Johnson’s biographer told the Telegraph (Johnson’s former employer):
“He has a very weird attitude to illness. He was intolerant of anybody who was ill. Until now, he has had a very robust constitution. He has never been ill until now, and this will be a huge shock to him. His outlook on the world is that illness is for weak people.”
I wonder what it’s like for him to be one of the little people now. I’m not expecting an epiphany.
There are millions of people in Britain in a precarious financial position, who are desperate for help from the government. They’ve been good, they did as they were told, they worked hard and they paid their taxes. Surely that counted for something? The government wouldn’t abandon them at a time like this, right? Well, that help’s not been forthcoming, so that’s the price of loyalty, I guess. Those same “hard-working families” that politicians claimed to be catering for are now facing a choice between staying home with no money for rent, bills or food (so they might not have a home for much longer) or returning to non-essential work and risking their own lives and those of others.

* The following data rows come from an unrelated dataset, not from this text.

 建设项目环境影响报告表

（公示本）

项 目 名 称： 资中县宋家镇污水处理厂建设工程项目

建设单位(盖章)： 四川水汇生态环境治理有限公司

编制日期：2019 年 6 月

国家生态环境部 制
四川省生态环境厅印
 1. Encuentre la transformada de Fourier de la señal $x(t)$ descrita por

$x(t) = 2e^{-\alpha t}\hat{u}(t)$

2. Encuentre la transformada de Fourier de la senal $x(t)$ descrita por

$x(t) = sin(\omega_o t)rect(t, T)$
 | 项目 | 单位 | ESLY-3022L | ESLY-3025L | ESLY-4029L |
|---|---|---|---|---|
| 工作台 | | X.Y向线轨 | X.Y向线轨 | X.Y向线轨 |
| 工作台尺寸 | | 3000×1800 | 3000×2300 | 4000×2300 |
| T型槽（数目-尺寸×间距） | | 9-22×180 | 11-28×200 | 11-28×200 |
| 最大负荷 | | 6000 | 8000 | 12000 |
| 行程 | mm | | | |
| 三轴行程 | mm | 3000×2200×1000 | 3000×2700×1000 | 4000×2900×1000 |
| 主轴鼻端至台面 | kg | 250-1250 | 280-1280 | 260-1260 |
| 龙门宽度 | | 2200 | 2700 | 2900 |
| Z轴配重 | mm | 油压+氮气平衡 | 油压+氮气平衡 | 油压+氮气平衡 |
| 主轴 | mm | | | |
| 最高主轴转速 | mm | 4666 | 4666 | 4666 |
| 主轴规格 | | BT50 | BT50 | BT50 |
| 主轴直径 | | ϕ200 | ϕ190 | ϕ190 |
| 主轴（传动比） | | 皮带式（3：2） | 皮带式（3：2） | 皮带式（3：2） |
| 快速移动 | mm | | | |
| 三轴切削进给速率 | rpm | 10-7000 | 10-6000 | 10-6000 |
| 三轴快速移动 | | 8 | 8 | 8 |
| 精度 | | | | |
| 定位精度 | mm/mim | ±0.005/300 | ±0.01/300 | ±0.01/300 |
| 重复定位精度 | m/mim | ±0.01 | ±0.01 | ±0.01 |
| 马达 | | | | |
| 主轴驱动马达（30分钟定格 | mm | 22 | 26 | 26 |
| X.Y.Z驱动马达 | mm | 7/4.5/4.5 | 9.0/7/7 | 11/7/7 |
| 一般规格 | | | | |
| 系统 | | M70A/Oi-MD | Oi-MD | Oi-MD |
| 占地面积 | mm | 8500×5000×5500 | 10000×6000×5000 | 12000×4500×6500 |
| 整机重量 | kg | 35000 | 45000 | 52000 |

The message that has been drummed into every British head — particularly the heads of bosses — is that you should work while you’re sick, that it’s not an excuse for slacking off, and you should soldier on as if it were a test of character. But the real test of character now is whether you will act to protect your fellow humans, or just yourself. That choice is made harder for those who don’t really have the choice due to Conservative Party policy.
Going to work when you’re unwell is bad for you, and yet it is treated as a sign of strength, a badge of honour, and a means of keeping precarious employment. We shouldn’t live like this, and our government shouldn’t encourage it. We shouldn’t use the language of war to talk about illness, making everything into a ‘battle’. It’s not about winners and losers, about who is strong enough to beat whatever it is. Illness is an inconvenience and exhausting, and sometimes it overwhelms us. That makes us human.
In these times when people are treated like mere cogs in a machine, we should remember our humanity and not dismiss it with wartime metaphors and quasi-religious beliefs about work. No-one is a failure for getting sick; those who don’t recover do not have some fatal character flaw. And painting the Prime Minister as some sort of superhero for going against scientific and medical advice is downright dangerous.